Task brief – Display every line of the items below that contains the string "picture", matching case exactly.

Record list –
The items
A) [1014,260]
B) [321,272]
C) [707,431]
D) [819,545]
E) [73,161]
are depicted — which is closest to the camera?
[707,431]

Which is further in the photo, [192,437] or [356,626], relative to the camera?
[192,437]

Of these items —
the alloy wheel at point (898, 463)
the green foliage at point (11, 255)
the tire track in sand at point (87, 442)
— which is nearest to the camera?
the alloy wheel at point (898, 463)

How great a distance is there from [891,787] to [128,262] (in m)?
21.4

==

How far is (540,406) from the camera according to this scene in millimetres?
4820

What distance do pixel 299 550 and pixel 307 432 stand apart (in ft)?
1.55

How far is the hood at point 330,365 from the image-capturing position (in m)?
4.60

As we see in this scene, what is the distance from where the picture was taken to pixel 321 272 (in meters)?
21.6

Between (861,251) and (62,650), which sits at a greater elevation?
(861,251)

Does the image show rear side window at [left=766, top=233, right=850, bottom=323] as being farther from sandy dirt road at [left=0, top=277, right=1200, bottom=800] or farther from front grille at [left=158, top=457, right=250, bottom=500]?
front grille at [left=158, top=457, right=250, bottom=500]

...

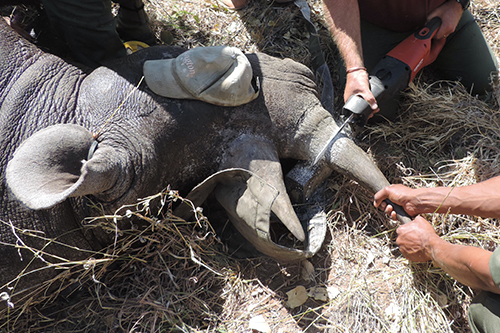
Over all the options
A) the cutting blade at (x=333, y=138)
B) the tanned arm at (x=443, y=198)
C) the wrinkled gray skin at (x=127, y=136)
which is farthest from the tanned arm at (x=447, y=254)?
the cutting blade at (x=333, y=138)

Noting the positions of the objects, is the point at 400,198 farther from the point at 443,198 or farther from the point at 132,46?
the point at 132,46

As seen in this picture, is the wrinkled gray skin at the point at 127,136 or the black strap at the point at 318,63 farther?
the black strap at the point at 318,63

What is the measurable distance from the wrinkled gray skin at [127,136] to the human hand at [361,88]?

Right answer –
As we see in this scene, what is the distance from where the picture was taken to pixel 321 272 (in meters)?
As seen in this picture, is the wrinkled gray skin at the point at 127,136 or the black strap at the point at 318,63 farther?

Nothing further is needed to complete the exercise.